I maintain most of my projects on github.

Microbial ecology bioinformatics tools

Distribution-based OTU calling (dbotu3)

dbOTU3 is the third implementation of the distribution-based (or “ecologically-informed”) OTU-calling algorithm. The distribution-based algorithm calls OTUs based on the similarity between sequences as well as their distribution across samples: sequences that are distributed similarly across samples are likely to be technically related (i.e., one is a sequencing error of the other) or biologically related (e.g., they are part of the same population of organisms). If two OTUs are sequence-similar and distribution-different, they go into different OTUs.


Caravan, a fork of SmileTrain, is a Python library for preliminary processing of 16S or other next-generation amplicon sequencing data. It has a simpler command-line interface, a set of commands that reminds me how to use usearch, and a bucket of dirty-and-purty Perl tools.

Microbial ecology analytics and modeling

Treatment Effect Explorer for Microbial Ecology Experiments (texmex)

Texmex is a tool designed to help visualize and interpret community dynamics observed in microbial ecology experiments that use sequencing count data. Given one inoculum split into two replicates, one control and one experimental, which OTUs are growing or shrinking in response to the treatment?

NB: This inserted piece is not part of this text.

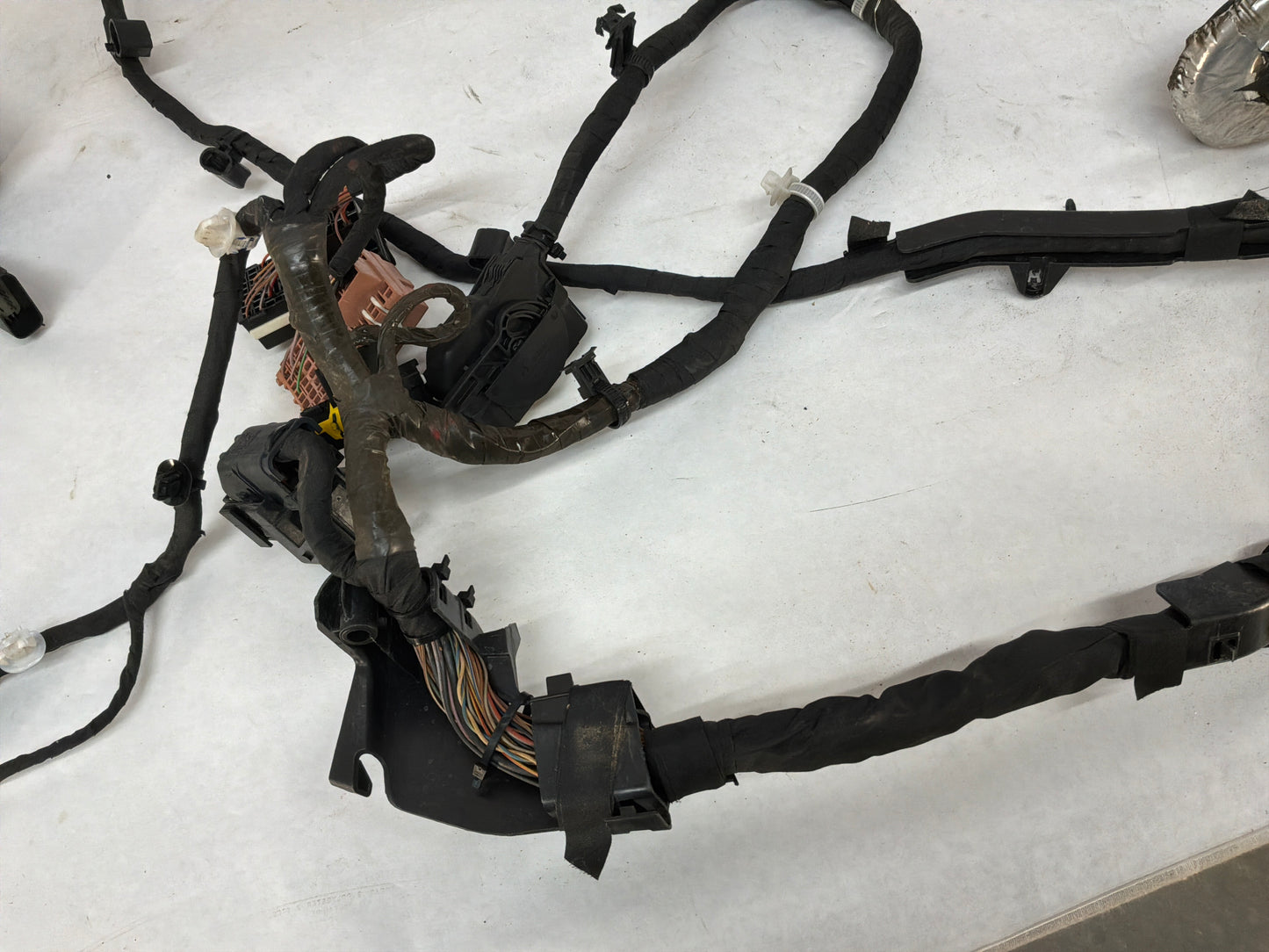 2014 Chevy SS Sedan Fire Wall Engine Bay Front Chassis Wire Wiring Harness OEM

Texmex is designed to help account for changes in the control unit’s community composition as well as dampen compositional effects that might occur in either unit.

Texmex was first implemented in R (CRAN, github). It has a beta Python implementation (github, docs).


Mystic is a collection of Matlab and Python scripts that implement a dynamic, conceptual simulation of the chemistry and microbial ecology of a dimictic lake. It was originally developed to microbial metabolisms in the epilimnion of Upper Mystic Lake outside Boston, MA.

Programming and productivity


Laterna is a Racket package that builds on the slideshow package. It’s like other text-to-slideshow tools in the sense that your slideshow content can be edited mostly as plain text, but it’s more powerful in the sense that you can use the Racket language to design your slides. If you’re writing a lot of code, I’d go with Remark. If you’re writing a lot of equations, I’d go with Beamer. If you’re showing just a little text and a lot of pictures, I’d go with Laterna.


Arginine is a Ruby gem that parses command line arguments, options, and flags. I made it for myself because I wanted to minimal features of optparse, the positional argument parsing of Python’s argparse, and the breezy syntax of gems like trollop.